Bitcoin’s inability to reach the chart’s upper red bands during its $126,000 peak—and its current drop below the lower boundary—highlights a growing divergence between price action and traditional models. Other frameworks, such as the Stock-to-Flow model, have also struggled to accurately predict bitcoin’s trajectory in recent cycles.
Mark Zalan, CEO of GoMining, emphasized that the “Bitcoin Is Dead” zone has historically marked periods of fear and undervaluation rather than permanent decline, often preceding recoveries.
Still, he acknowledged the model is becoming less precise as market dynamics evolve.
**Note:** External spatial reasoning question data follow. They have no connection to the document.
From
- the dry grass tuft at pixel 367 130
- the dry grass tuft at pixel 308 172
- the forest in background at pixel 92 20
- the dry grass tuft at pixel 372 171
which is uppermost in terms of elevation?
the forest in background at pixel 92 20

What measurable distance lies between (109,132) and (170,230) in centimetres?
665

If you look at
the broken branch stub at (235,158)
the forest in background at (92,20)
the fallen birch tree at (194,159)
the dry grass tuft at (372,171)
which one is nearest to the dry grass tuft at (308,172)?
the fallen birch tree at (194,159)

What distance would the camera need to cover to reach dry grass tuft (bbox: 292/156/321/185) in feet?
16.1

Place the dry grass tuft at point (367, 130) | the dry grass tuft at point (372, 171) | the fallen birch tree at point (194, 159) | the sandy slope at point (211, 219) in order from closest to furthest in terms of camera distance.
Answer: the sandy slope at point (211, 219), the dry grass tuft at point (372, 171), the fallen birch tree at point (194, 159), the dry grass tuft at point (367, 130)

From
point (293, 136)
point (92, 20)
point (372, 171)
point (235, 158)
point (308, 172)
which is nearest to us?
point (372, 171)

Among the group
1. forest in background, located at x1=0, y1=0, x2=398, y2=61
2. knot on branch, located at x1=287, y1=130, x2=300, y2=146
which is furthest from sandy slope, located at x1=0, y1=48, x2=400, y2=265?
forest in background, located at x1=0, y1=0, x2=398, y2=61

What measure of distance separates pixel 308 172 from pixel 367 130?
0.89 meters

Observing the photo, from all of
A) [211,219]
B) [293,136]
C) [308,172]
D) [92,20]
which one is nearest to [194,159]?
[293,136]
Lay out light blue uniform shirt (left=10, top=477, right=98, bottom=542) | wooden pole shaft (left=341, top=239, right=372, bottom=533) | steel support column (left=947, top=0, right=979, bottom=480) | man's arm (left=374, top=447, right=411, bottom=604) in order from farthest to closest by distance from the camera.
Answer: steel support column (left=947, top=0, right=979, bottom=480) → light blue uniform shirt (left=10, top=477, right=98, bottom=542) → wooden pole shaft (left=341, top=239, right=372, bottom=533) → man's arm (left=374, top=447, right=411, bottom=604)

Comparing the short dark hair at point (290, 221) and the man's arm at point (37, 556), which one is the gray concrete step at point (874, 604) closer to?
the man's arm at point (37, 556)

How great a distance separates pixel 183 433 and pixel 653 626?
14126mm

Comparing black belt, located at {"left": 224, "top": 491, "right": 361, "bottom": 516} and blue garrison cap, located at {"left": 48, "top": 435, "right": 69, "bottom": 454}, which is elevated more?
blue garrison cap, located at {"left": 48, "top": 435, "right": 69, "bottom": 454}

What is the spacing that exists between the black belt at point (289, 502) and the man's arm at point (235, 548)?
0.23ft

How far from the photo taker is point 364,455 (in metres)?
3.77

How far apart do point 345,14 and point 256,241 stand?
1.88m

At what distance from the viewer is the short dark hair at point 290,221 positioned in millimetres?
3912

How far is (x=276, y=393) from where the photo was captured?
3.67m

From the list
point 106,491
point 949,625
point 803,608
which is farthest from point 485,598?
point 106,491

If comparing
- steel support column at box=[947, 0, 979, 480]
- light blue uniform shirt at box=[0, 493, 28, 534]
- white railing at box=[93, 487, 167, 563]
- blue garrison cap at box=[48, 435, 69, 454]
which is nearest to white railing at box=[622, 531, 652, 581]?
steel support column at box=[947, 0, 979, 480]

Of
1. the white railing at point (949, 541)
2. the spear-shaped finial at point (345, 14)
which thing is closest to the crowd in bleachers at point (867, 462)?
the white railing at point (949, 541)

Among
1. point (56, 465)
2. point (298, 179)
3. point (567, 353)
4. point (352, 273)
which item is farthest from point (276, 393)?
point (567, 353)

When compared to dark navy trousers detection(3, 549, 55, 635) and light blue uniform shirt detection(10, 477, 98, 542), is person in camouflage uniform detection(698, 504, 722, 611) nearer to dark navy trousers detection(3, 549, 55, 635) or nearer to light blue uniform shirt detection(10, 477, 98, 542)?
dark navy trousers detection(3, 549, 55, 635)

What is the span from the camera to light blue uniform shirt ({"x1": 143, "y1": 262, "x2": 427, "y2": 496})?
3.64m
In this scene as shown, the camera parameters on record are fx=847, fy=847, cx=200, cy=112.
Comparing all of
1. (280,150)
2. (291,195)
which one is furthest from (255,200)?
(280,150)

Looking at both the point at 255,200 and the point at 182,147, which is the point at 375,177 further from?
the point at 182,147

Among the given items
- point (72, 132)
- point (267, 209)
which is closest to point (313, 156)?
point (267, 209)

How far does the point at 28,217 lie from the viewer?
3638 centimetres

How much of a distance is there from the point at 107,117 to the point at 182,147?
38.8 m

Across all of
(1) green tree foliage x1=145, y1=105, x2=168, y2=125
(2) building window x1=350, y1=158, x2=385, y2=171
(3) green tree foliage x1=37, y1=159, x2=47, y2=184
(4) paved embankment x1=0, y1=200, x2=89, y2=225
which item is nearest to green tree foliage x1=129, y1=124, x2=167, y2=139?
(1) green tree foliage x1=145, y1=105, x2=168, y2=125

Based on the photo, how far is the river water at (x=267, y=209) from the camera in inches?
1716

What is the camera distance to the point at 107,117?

The increasing role of institutional capital, ETFs and derivatives has reshaped price discovery, making older models less reliable as standalone indicators.
Bitcoin is now trading close to its April 2024 halving level, defying expectations tied to the traditional four-year cycle.
Levin noted that the chart’s assumptions were built around a more retail-driven and illiquid market, whereas today’s bitcoin operates within a far larger, more complex financial system.
Analysts also pointed to the possibility that increased liquidity and institutional participation could be dampening the extreme volatility that once defined bitcoin’s cycles.
Lee added that while sentiment appears weak near the lower end of the Rainbow Chart, it does not necessarily signal further sharp declines. A move toward the low-$50,000 range remains possible if broader risk sentiment worsens, but the chart itself offers limited clarity on where a definitive bottom may form.
Whether bitcoin re-enters the Rainbow Chart’s historical range or continues trading outside it could determine if the model remains relevant—or joins a growing list of outdated crypto valuation tools.